A partir daquele dia, passei a dormir somente na sala e rezei para não mais presenciar o evento semanal — cuja natureza eu agora sabia ser exclusivamente fantasmagórica — até alugar outro apartamento, o que não levou mais que alguns dias. À exceção das lembranças, eu podia ou queria acreditar que tudo aquilo havia ficado para trás. Posteriormente, ao passar rapidamente pelo bloco e questionar o zelador, fui informado de que o apartamento da falecida nunca fora alugado até então.

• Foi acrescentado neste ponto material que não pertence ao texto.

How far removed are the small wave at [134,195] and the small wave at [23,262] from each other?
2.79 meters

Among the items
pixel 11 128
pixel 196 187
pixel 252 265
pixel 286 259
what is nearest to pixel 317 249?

Quanto ao Andreiv, o tempo fez com que perdêssemos contato. Minha última mensagem foi respondida automaticamente, informando inexistência daquele endereço de e-mail. Teria se aprofundado a ponto de ter feito algum avanço a respeito do assunto? Talvez jamais saiba, pois, ao entrar em contato com aquele antigo círculo virtual de esperantistas, o qual ele também não mais frequentava, disseram-me que a última notícia que tinham era de que ele havia interrompido suas atividades profissionais e se recolhido em lar de parentes após ser acometido de perturbadoras alucinações auditivas. Naquela hora, passou-me uma horrível possibilidade pela cabeça. Estaria isso relacionado à demasiada atenção que ele deu àquelas invocações? Teria eu então me livrado de destino semelhante ao me retirar daquela casa, interrompendo o convívio com aquela terrível audição? Senti-me durante algum tempo condenado a conviver com essa culpa, embora não comprovada. O fato é que excluí do computador e do e-mail todos aqueles horríveis áudios gravados, dando o assunto por encerrado e nada mais especulando. Dei graças aos céus por nunca mais ter escutado nada à noite e desapeguei-me completamente das dúvidas que alimentara durante muito tempo. Hoje distante, no tempo e no espaço de tudo aquilo, consigo apenas admitir com serenidade que, naquelas noites passadas em claro, eu ouvia a voz que vinha do quarto vazio.